═══ Brano scelto
Cloud: differenza tra continuità di servizio e scalabilità

Cloud differenza tra scalabilità ed alta disponibilità

L’approfondimento di oggi è dedicato al corretto utilizzo del cloud computing, una tecnologia alla quale ci si affida generalmente per avere a disposizione un adeguato livello di scalabilità ma alla quale si guarda anche come soluzione di emergenza per fronteggiare eventuali interruzioni di servizio (guasti interni all’infrastruttura proprietaria). La seconda modalità di impiego non rappresenta un utilizzo sbagliato del cloud ma, come vedremo più avanti, improprio.

L’approccio ideale sarebbe infatti quello di salvaguardare l’azienda da qualsiasi interruzione di servizio provvedendo all’opportuna ridondanza dell’hardware, predisponendo copie di applicazioni o servizi web presenti nel cloud pronte ad entrare in azione in caso di inconvenienti. Per capire meglio quale sia la differenza tra i due approcci inzieremo con il delineare le caratteristiche di un’infrastruttura pensata per garantire l’elevata disponibilità delle risorse.

Architettura ad alta disponibilità

Note anche come HAA (High Availability Architectures) sono adoperate in ambito enterprise per assicurare il risolvimento di qualsiasi inconveniente riscontrato nel percorso dati, obiettivo ottenibile mediante particolari accorgimenti:

  •  a livello hardware con configurazioni RAID per lo storage, circuiti di alimentazione doppi, sistemi di refrigerazione doppi etc.;
  • a livello di rete (network) con la ridondanza di vari elementi, dai firewall fino agli switch ed ai router. In caso di guasti ciascun elemento deve essere immediatamente sostituito dal “duplicato”, il che richiede solitamente apposite configurazioni e supporto per IP condivisi distribuiti tra tutti gli elementi ridondanti, al fine di avviare un corretto reindirizzamento dei dati in occasione di interruzioni nel percorso predefinito;
  • a livello di server ed applicazione, ambito nel quale il concetto di indirizzo condiviso è ugualmente applicato ma gestito al livello del load balancer nel quale gli indirizzi IP virtuali diventano istanze virtuali dell’applicazione. A ciascun nodo primario è assegnato quindi un corrispettivo nodo secondario (un’istanza di backup che rimane in stato di attesa) pronto a sostituire il principale nel caso in cui quest’ultimo vado offline per qualsiasi problema (hardware, software, rete).

La continuità del servizio è assicurata proprio dal servizio di load balancing (che gestisce tutte le sessioni esistenti al posto del server) mentre l’eventuale indisponibilità di un qualsiasi elemento di rete è neutralizzata dal mirroring delle stesse sessioni tra elementi attivi ed in standby.
══════
◆ Compiti
1. Per ciascuna affermazione indica se concorda con il brano sul cloud, rispondendo sì o no e citando le parole del brano che lo stabiliscono. (a) Usare il cloud come soluzione di emergenza per le interruzioni di servizio è un utilizzo sbagliato. (b) Le architetture ad alta disponibilità sono note anche come HAA. (c) A ciascun nodo primario corrisponde un nodo secondario che rimane in stato di attesa.
2. Estrai dal brano sul cloud il tratto che comincia con "La continuità del" e termina con "ed in standby.".
I record qui sotto sono materiale separato dal brano.
═══ Materiale presentato
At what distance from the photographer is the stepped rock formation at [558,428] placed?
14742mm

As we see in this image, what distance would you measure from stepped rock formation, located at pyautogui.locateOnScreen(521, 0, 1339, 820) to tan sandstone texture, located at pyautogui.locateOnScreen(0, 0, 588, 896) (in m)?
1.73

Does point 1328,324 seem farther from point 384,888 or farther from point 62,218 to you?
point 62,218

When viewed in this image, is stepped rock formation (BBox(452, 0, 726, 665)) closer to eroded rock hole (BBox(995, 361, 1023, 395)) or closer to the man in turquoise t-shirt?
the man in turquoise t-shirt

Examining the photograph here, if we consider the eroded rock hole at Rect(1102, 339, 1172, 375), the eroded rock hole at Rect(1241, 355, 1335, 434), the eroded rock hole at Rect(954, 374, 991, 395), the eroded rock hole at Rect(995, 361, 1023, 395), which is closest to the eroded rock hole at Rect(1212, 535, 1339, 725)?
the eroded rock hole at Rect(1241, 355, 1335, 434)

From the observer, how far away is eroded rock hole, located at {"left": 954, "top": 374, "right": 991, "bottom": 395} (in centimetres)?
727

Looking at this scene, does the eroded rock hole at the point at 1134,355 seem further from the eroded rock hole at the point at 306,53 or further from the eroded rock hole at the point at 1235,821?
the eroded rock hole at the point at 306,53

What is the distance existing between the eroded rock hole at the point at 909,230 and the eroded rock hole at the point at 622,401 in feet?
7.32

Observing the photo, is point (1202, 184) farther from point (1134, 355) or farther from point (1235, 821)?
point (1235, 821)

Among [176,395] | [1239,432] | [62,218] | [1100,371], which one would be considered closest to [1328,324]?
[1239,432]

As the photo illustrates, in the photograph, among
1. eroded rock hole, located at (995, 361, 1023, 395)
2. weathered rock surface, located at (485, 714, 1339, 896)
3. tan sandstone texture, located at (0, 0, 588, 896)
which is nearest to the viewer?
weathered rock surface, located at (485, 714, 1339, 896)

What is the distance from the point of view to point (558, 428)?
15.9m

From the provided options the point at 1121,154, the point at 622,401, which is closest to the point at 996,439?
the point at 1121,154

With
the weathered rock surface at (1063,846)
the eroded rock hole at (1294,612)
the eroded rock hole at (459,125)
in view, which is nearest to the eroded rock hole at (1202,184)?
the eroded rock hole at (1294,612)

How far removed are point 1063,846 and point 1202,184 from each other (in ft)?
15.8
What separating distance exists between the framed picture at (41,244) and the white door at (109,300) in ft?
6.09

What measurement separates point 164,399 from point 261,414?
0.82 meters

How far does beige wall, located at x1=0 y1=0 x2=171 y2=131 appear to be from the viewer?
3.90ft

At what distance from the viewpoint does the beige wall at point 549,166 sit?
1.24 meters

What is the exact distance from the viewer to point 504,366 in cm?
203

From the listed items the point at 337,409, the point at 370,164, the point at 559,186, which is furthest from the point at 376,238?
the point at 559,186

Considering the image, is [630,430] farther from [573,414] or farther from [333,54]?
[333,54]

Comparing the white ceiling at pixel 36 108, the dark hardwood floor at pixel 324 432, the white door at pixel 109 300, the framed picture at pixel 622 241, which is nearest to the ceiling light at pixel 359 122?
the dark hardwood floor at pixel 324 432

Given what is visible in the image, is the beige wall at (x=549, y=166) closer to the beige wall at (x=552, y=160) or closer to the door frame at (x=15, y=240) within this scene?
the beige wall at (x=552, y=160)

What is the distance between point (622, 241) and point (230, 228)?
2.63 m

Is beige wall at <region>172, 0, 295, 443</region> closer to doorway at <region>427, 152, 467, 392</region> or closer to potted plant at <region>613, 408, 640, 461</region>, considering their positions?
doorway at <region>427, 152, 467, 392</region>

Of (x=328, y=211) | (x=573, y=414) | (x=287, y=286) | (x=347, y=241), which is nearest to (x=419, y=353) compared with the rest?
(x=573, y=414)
══════
◆ Soluzioni
1.
(a) No: "La seconda modalità di impiego non rappresenta un utilizzo sbagliato del cloud ma, come vedremo più avanti, improprio."
(b) Sì: "Note anche come HAA (High Availability Architectures)"
(c) Sì: "A ciascun nodo primario è assegnato quindi un corrispettivo nodo secondario (un’istanza di backup che rimane in stato di attesa)"

2.
La continuità del servizio è assicurata proprio dal servizio di load balancing (che gestisce tutte le sessioni esistenti al posto del server) mentre l’eventuale indisponibilità di un qualsiasi elemento di rete è neutralizzata dal mirroring delle stesse sessioni tra elementi attivi ed in standby.